Returing to my first post in this thread... Is it so bad idea to
change the environment variable QUERY_STRING? It solves every problem
change may affect only the script and its child processes, and the
script doesn't fork any child process.

Raymundo at South Korea.

Ben Morrow
Guest
Posts: n/a

 03-06-2007

Quoth "Raymundo" <(E-Mail Removed)>:
>
> Ben, would you please tell me why Encode::Guess isn't safe? Does it
> have a security problem?

Not security, per se; it's just that it's impossible to reliably
distinguish between (say) UTF-8 and ISO8859-1 that just happens to look
like UTF-8.

> > For a (detailed) explanation of details of I18N form submission, see
> > http://xrl.us/u68e. Executive summary: serve forms as 'text/html;
> > charset=utf-8' and assume the results are in UTF-8.

Also, if you read the page linked, you will see that many browsers do...
rather stupid things when the user enters text into a form that is not
representable in the encoding of the page. Since UTF-8 can represent
everything, it doesn't have that problem.

> The script does so when it prints forms and receives POST data from
> the forms, which seemed to be doing well.
>
> The problem is related to GET request, that is, when URL includes
> multi-bytes characters.
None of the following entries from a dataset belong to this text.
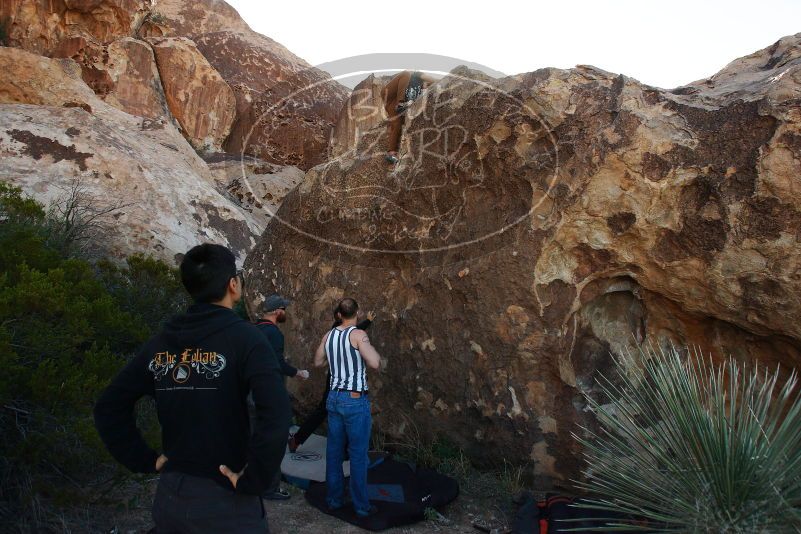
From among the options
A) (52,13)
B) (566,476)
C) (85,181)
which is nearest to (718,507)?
(566,476)

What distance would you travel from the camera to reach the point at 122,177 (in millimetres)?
8336

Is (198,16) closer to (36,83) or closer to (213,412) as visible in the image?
(36,83)

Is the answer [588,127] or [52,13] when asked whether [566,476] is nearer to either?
[588,127]

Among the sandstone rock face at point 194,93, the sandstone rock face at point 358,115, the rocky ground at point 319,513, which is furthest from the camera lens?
the sandstone rock face at point 194,93

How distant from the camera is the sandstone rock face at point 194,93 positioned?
1772 cm

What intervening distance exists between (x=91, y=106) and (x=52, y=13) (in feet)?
26.7

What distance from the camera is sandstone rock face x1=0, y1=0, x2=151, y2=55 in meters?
16.0

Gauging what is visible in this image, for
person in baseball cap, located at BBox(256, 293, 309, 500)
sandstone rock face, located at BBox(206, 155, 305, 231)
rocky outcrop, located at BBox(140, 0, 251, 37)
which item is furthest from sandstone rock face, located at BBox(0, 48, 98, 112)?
rocky outcrop, located at BBox(140, 0, 251, 37)

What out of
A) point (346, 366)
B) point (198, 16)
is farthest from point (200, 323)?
point (198, 16)

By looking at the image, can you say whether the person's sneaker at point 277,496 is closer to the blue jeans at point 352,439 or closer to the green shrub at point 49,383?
the blue jeans at point 352,439

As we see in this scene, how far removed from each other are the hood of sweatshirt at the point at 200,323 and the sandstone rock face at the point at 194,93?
17276 millimetres

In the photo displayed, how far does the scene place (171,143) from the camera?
36.0 feet

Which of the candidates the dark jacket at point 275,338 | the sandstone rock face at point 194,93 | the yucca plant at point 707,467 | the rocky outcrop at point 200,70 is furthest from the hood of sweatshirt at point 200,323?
the sandstone rock face at point 194,93

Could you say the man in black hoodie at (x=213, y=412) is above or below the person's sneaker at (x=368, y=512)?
above
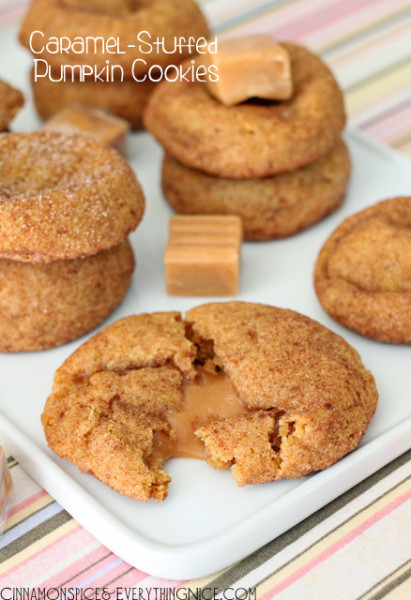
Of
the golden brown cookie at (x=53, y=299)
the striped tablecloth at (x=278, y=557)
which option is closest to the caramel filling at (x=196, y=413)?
the striped tablecloth at (x=278, y=557)

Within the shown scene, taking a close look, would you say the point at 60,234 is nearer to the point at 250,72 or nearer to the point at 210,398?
the point at 210,398

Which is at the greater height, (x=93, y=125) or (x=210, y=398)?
(x=93, y=125)

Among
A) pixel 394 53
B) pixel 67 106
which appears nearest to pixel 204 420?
pixel 67 106

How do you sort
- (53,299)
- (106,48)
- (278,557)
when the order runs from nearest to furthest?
1. (278,557)
2. (53,299)
3. (106,48)

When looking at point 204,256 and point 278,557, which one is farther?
point 204,256

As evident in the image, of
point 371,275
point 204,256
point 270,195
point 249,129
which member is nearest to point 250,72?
point 249,129

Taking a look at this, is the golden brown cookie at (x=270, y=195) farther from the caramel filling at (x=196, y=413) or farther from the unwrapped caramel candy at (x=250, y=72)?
the caramel filling at (x=196, y=413)

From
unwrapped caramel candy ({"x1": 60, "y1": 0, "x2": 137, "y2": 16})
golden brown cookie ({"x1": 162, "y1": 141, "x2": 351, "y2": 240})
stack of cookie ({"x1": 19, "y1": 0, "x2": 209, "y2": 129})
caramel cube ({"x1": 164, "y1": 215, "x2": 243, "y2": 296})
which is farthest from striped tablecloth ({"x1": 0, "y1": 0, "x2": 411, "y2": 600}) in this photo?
unwrapped caramel candy ({"x1": 60, "y1": 0, "x2": 137, "y2": 16})

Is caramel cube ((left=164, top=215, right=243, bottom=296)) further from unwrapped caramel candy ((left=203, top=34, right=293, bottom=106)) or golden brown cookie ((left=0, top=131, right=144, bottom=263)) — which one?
unwrapped caramel candy ((left=203, top=34, right=293, bottom=106))

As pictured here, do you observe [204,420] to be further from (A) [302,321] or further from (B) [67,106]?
(B) [67,106]
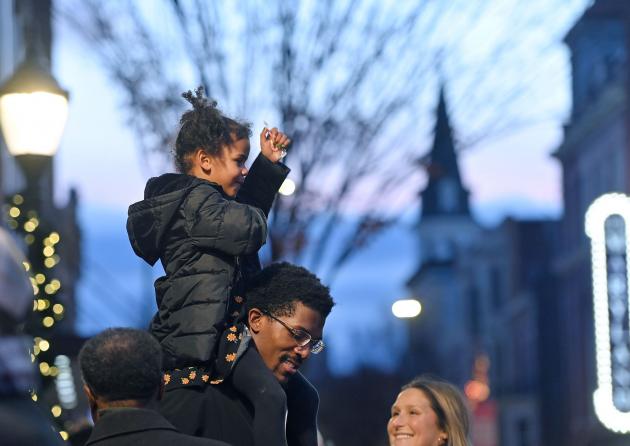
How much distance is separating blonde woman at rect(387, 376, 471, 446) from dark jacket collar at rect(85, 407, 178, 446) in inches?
98.9

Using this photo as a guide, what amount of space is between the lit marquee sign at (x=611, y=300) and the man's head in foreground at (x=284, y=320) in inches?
1111

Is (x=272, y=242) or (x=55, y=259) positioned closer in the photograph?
(x=55, y=259)

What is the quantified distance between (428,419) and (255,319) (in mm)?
1574

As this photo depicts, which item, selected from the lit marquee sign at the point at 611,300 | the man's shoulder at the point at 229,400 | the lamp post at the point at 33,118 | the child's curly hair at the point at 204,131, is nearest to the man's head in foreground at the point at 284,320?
the man's shoulder at the point at 229,400

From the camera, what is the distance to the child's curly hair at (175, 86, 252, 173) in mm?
5352

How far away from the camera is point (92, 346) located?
4273 mm

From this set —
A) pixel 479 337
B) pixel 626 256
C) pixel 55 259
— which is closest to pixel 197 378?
pixel 55 259

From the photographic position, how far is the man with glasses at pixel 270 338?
16.6 ft

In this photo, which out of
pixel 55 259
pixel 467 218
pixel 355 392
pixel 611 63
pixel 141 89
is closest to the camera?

W3C recommends that multi-bytes chars in URL
> should be %-encoded. (http://www.w3.org/TR/REC-html40/interact/
> forms.html#form-content-type) But I still want to support when
> visitors type URL using their fingers (they would not like to type "%EC
> %90.." and when other webpage gives a link to my page not using %-
> encoded string.

Well... a not-url-encoded URL is invalid. At least Firefox appears to
automatically translate (say) a URL typed into the address bar into its
correct URL-escaped form before submitting it to the server; I don't
know what IE or Konq/Safari or Opera do.

> Returing to my first post in this thread... Is it so bad idea to
> change the environment variable QUERY_STRING? It solves every problem
> change may affect only the script and its child processes, and the
> script doesn't fork any child process.

If you're using CGI.pm to process QUERY_STRING, then you should stick to
that. Messing about is just asking for trouble. What is the problem with
decoding the submitted values afterwards? (It can still be one line or
so of code, if you do it right. See Anno's example.)

Ben

--
I must not fear. Fear is the mind-killer. I will face my fear and
I will let it pass through me. When the fear is gone there will be
nothing. Only I will remain.
(E-Mail Removed) Frank Herbert, 'Dune'

Raymundo
Guest
Posts: n/a

 03-06-2007
oops.. I wrote a reply. It took about 3 hours. (It's too difficult to
me to write in English) I posted it an hour ago but I can't see it
even now. I'm afraid it's lost :'(

In fact, the Perl script that I'm modifying is not my own code. It is
UseModWiki (http://www.usemod.com/cgi-bin/wiki.pl) and I've been
modifying it to use it for my personal homepage. (But I'm just a
novice in Perl so it's not easy

In wiki site, the URL of each page consists of script URL and "the
title of that page", like ".../wiki.pl?Perl". I'm a Korean and my wiki
has many pages whose names are in Korean.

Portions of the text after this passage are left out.